Nur weil der Vater es nicht übers Herz brachte, landete Marie im Klostern, da dort weitere taube Mädchen wohnen. Obwohl die Oberin infolge des wilden Verhaltens der Neuen äußerst schockiert reagiert, nimmt sie Marie im Kloster auf.

Die junge Nonne Marguerite erkennt bald, dass das Mädchen eine Gefangene im eigenen Körper ist, da sie stumm und taub geboren wurde. Sie nimmt sich des Mädchens an und bringt ihr mit Geduld und Herzensgüte, ihr über die verbliebenen Sinne eine Art Zeichensprache bei. Von frustrierenden Rückschlägen lässt sich Marguerite nicht von ihrem Vorhaben abhalten ...

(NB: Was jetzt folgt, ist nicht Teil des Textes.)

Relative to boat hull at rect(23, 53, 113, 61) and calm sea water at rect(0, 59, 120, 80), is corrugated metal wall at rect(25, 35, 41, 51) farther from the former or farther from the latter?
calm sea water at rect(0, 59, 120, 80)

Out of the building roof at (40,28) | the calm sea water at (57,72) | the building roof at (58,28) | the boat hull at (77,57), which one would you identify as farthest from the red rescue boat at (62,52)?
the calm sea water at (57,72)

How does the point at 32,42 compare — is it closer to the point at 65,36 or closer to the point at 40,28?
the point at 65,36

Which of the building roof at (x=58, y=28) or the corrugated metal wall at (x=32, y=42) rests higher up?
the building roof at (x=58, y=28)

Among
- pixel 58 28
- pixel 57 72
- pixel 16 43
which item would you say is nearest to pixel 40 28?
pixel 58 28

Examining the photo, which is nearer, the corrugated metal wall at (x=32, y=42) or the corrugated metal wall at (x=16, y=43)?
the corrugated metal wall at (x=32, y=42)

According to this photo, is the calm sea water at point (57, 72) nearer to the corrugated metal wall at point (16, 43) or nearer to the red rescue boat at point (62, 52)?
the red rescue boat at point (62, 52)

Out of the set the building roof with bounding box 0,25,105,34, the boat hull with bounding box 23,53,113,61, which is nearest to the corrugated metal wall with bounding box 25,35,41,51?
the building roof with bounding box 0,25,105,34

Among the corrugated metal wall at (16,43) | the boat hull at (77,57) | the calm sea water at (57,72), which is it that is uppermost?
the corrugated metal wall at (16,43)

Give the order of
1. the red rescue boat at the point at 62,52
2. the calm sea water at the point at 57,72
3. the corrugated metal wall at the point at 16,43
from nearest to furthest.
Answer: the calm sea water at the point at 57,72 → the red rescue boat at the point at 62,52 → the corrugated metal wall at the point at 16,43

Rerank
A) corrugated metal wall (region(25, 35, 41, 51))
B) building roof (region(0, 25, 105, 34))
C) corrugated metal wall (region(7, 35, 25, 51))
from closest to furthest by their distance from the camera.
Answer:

Einstieg misslungen, danach packend

Auch wenn Regisseur Jean-Pierre Améris der Einstieg in diese historisch verbürgten Ereignisse völlig misslang (fröhliche Nonnen sammeln Tomaten vom Boden eines Gurkenfeldes auf; die Einführung der Taubstummen ist schlichtweg ekelhaft statt einfühlsam), erwartet den Zuschauer danach eine packende, zu Herzen gehende Geschichte über unglaubliche Menschlichkeit und die Erfindung der heutigen Gebärdensprache.

Vor allem Isabelle Carré in der Rolle der fürsorglichen Nonne Marguerite und Ariana Rivoire als taubstumme Marie machen einige Längen und Unzulänglichkeiten der Regie wett.

Jean-Pierre Améris drehte übrigens mit Isabelle Carré schon häufiger: 2007 das Drama "Maman est folle" und 2010 die Komödie "Die anonymen Romantiker".